Congrats Chris perfect timing He gets birthday presents then christmas presents to lol :beer:


----------



## maple lake duck slayer (Sep 25, 2003)

Congrats.


----------



## ND decoy (Feb 1, 2003)

Congrats Chris.

Remember 6 weeks.


----------



## gaddyshooter (Oct 12, 2003)

Congrats on the new addition to the family. One piece of advise. Get a good cam corder and record everything they do. Time flies by and you will miss all the little things that made kids special.


----------



## 4CurlRedleg (Aug 31, 2003)

Not only has a new life just begun with your son, your life will now be seen thru his eyes.

Congrats Chris to you and your lovely wife, what a blessed Christmas gift!! :beer: :beer:


----------



## h2ofwlr (Feb 6, 2004)

Congrats Chris :beer:

Where are the Cigars?

How big is he? How about a pic?


----------



## Burly1 (Sep 20, 2003)

Congratulations and best wishes to you and the new Mommy and a big welcome to the newest Hustad! After a little while (if you don't already) you'll understand that having and raising children is why we were put on this earth in the first place. Don't forget that you will need to install straps in the boat to hold down the baby seat! Again,all the best, Burl


----------



## Plainsman (Jul 30, 2003)

Congratulations Chris, and a Merry and Christmas to your new family. Here's wishing all of you many happy and healthy years.


----------



## Bobm (Aug 26, 2003)

Post a picture!


----------



## Eric Hustad (Feb 25, 2002)

Went to see the little guy yesterday and he sure is a handsome little dude. In fact he has the rugged good looks of his uncle. Sure will be fun having boys less than six months apart!!! I can see Conner and Wyatt taking us out someday. Congrats and enjoy as it goes quick!!!!

Your older brother


----------



## Sparky477 (May 4, 2004)

Congratulations Chris!!


----------



## DuckBuster (Mar 18, 2003)

Congrats to you and your wife!!! Where's the "It's a boy" cigar smoking emoticon?

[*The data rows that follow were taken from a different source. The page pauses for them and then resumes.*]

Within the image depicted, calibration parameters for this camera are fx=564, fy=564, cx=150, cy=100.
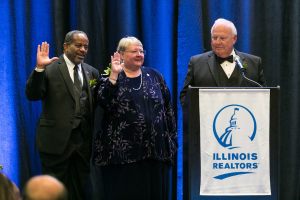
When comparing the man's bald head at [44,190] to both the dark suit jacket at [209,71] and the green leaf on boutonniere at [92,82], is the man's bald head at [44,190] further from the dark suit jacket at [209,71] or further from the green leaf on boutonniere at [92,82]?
the green leaf on boutonniere at [92,82]

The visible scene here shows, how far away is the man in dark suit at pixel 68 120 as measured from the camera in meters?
4.14

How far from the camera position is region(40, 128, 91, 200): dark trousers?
4.15m

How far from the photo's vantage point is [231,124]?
11.1 ft

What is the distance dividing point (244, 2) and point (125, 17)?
109 cm

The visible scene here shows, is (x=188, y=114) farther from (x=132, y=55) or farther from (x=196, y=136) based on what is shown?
(x=132, y=55)

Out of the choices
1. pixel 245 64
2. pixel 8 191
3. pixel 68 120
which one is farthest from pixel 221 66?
pixel 8 191

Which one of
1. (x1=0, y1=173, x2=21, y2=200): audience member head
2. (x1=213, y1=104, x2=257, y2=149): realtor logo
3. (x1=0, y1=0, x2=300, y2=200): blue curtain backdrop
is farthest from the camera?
(x1=0, y1=0, x2=300, y2=200): blue curtain backdrop

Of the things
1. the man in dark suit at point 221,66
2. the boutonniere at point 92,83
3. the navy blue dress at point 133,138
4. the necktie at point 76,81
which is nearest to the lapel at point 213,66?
the man in dark suit at point 221,66

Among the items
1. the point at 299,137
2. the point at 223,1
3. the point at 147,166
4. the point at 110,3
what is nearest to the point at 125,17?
the point at 110,3

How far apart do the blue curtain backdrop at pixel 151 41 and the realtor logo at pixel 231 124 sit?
1711 millimetres

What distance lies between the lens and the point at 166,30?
5129 mm

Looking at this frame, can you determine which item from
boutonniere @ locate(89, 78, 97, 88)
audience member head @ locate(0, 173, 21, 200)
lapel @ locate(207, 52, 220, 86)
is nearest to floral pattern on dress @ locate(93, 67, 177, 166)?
boutonniere @ locate(89, 78, 97, 88)

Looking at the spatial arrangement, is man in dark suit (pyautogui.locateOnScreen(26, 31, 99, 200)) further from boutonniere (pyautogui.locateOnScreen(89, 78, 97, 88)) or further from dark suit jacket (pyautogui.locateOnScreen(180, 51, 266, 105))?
dark suit jacket (pyautogui.locateOnScreen(180, 51, 266, 105))

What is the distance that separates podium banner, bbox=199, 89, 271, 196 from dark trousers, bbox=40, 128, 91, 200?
1.13m
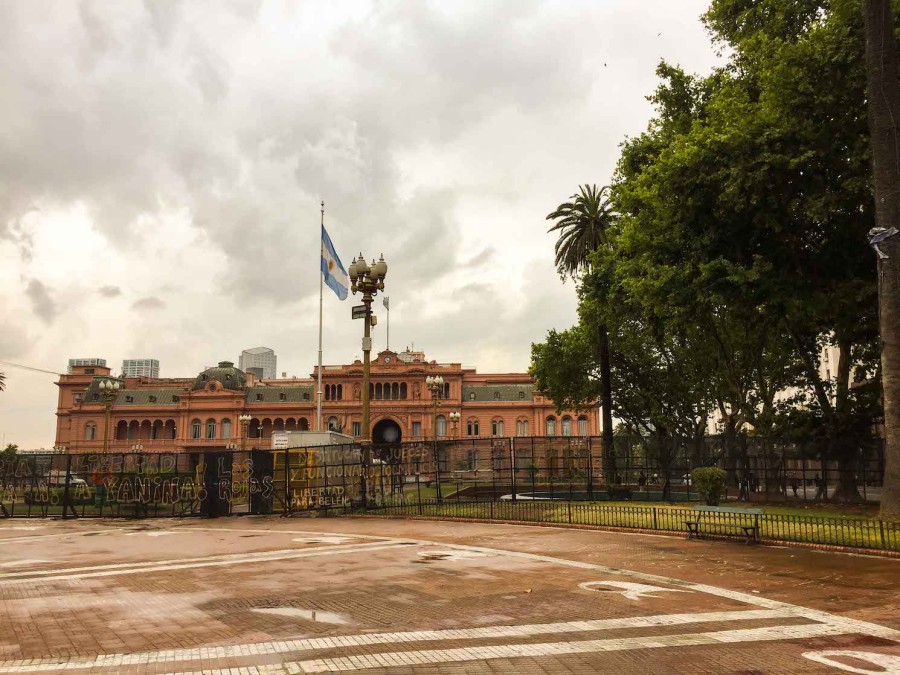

Have a very merry christmas!!

Chad


----------



## WingedShooter7 (Oct 28, 2005)

Congrats Man :beer: :beer:


----------



## fishunt (Jan 24, 2004)

congrats!!! now you will teaching your new kid all about hunting and fishing , god may bless all of three of you


----------



## nodakoutdoors.com (Feb 27, 2002)

h2ofwlr said:


> How big is he? How about a pic?


Wyatt was 8 lbs, 6 oz. Extremely healthy, all I could ask for.

Baby for Christmas


----------



## mallardhunter (May 15, 2004)

awwwww he looks sooooooo cute :wink:


----------



## dblkluk (Oct 3, 2002)

What?? No camo?????  
Good lookin kid there Huey!! :beer:


----------



## djleye (Nov 14, 2002)

There is nothing better than fatherhood Chris. Cherish every minute. I cannot believe that my youmgest is in kindergarten already. I am very happy for you and your bride. :beer:

PS Good thing he has a good looking Mama!!! :wink:


----------



## Madison (Mar 1, 2002)

dblkluk said:


> What?? No camo?????


Oh its coming!!!

Very good looking kid there Huey!! Definatley has a lot of his mom's characterstics!

Keepn it reeeel


----------



## 4CurlRedleg (Aug 31, 2003)

Nice looking young man!!

Wife says congrats and you have an excellent doctor at hand!! :beer:


----------



## Leo Porcello (Jul 10, 2003)

Congrats! Life has just begun!


----------



## Robert A. Langager (Feb 22, 2002)

Happy happy joy joy!

Congrats dude!


----------



## fargodawg (Sep 20, 2005)

Congrats to you and your wife.

Have a party

:beer:


----------



## chief (Mar 19, 2004)

Chris,
First off, congratulations to you and Lisa!! What a way to celebrate the Christmas Season. I will offer only one piece of advice as being a December child myself, please don't try and combine birthday's and christmas for Wyatt. I am still scarred by my parents doing this to me!! It is hard to believe you are a Dad, I honestly think it was yesterday that we were running wild around par street and maple on our big wheels. Again, God bless you and Lisa and your new son.
All the Best,
Sean and Maren
PS, Chris pm me if you could your Address in Bismark


----------



## nodakoutdoors.com (Feb 27, 2002)

Thanks buddy, pm sent.


----------



## Matt Jones (Mar 6, 2002)

Congratulations on the beautiful baby boy Chris. :beer:


----------



## MRN (Apr 1, 2002)

Chris,
Congrats to you and Lisa!

When the other dude got a puppy, we got to suggest names...

M.


----------



## fishhook (Aug 29, 2002)

Congrats. I have 3 now. No advice from me though. Every kid is different. Enjoy it, time goes by fast. The older they get the ffaster time goes. My oldest just started kindergarten this year....i'd swear he was born 5 months ago!!


----------



## bgoldhunter (Apr 13, 2005)

Congrats. Glad to know Lisa and Wyatt are doing well. Keep us posted!


----------



## guppy (Mar 8, 2002)

Congradulations Chris


----------